-- Start Information supplied --

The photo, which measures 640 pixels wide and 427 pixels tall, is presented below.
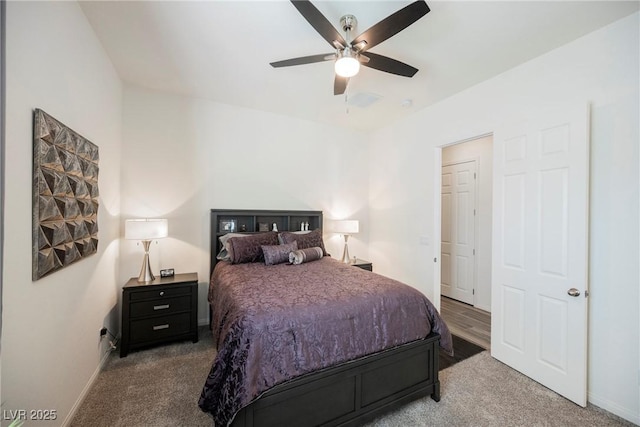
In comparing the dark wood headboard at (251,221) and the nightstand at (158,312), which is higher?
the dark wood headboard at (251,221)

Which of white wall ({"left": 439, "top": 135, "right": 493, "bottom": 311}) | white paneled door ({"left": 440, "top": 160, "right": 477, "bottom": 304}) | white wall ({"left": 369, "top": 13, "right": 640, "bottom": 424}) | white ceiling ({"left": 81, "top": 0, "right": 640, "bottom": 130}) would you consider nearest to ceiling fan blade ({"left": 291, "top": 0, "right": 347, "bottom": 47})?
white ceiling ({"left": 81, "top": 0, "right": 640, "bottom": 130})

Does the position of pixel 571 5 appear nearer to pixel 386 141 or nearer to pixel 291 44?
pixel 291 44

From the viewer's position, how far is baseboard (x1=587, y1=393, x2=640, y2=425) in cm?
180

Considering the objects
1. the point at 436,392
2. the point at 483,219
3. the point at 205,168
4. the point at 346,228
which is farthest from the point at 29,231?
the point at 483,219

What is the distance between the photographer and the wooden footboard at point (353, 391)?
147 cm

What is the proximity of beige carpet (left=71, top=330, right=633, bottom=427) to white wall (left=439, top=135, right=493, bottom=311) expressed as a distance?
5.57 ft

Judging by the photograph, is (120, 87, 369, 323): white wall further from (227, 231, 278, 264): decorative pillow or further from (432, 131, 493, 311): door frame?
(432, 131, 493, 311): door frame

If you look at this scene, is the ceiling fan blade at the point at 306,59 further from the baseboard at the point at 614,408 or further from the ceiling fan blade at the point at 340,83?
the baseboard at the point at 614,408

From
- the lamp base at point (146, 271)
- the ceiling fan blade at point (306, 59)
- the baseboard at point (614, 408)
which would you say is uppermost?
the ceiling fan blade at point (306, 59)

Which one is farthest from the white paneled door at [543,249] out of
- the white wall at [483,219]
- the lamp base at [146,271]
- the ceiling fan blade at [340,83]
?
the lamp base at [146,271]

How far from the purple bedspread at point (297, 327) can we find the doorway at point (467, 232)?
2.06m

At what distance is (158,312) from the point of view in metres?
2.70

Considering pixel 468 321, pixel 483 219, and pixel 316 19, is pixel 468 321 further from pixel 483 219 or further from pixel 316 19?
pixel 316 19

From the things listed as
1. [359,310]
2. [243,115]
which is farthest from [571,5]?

-- End Information supplied --

## To be done
Please quote all of the entries above word for word, leaving the pictures out of your answer.

## Task solution
The photo, which measures 640 pixels wide and 427 pixels tall, is presented below.
In comparing the dark wood headboard at (251,221) and the nightstand at (158,312), which is higher?
the dark wood headboard at (251,221)

Which of white wall ({"left": 439, "top": 135, "right": 493, "bottom": 311}) | white paneled door ({"left": 440, "top": 160, "right": 477, "bottom": 304}) | white wall ({"left": 369, "top": 13, "right": 640, "bottom": 424}) | white ceiling ({"left": 81, "top": 0, "right": 640, "bottom": 130}) would you consider nearest to ceiling fan blade ({"left": 291, "top": 0, "right": 347, "bottom": 47})?
white ceiling ({"left": 81, "top": 0, "right": 640, "bottom": 130})

Does the position of pixel 571 5 appear nearer to pixel 386 141 or nearer to pixel 291 44?
pixel 291 44

From the viewer's position, how far is baseboard (x1=587, y1=393, x2=640, y2=425) in cm?
180

Considering the objects
1. the point at 436,392
2. the point at 483,219
3. the point at 205,168
4. the point at 346,228
which is farthest from the point at 29,231?
the point at 483,219

What is the distance between the photographer and the wooden footboard at point (353, 391)?
147 cm

What is the proximity of beige carpet (left=71, top=330, right=633, bottom=427) to white wall (left=439, top=135, right=493, bottom=311) expressed as a distance?
5.57 ft

Judging by the photograph, is (120, 87, 369, 323): white wall further from (227, 231, 278, 264): decorative pillow or further from (432, 131, 493, 311): door frame?
(432, 131, 493, 311): door frame

If you look at this scene, is the ceiling fan blade at the point at 306,59 further from the baseboard at the point at 614,408 or further from the ceiling fan blade at the point at 340,83?
the baseboard at the point at 614,408

From
- the lamp base at point (146, 271)
- the ceiling fan blade at point (306, 59)
- the baseboard at point (614, 408)
which would you say is uppermost?
the ceiling fan blade at point (306, 59)

Which one is farthest from the white paneled door at [543,249] out of
- the white wall at [483,219]
- the lamp base at [146,271]
- the ceiling fan blade at [340,83]
?
the lamp base at [146,271]

How far from the purple bedspread at point (297, 327) can we find the doorway at point (467, 232)?
2.06m

At what distance is (158,312) from the point of view in metres?
2.70

Considering pixel 468 321, pixel 483 219, and pixel 316 19, is pixel 468 321 further from pixel 483 219 or further from pixel 316 19?
pixel 316 19

From the things listed as
1. [359,310]
2. [243,115]
which is farthest from [571,5]?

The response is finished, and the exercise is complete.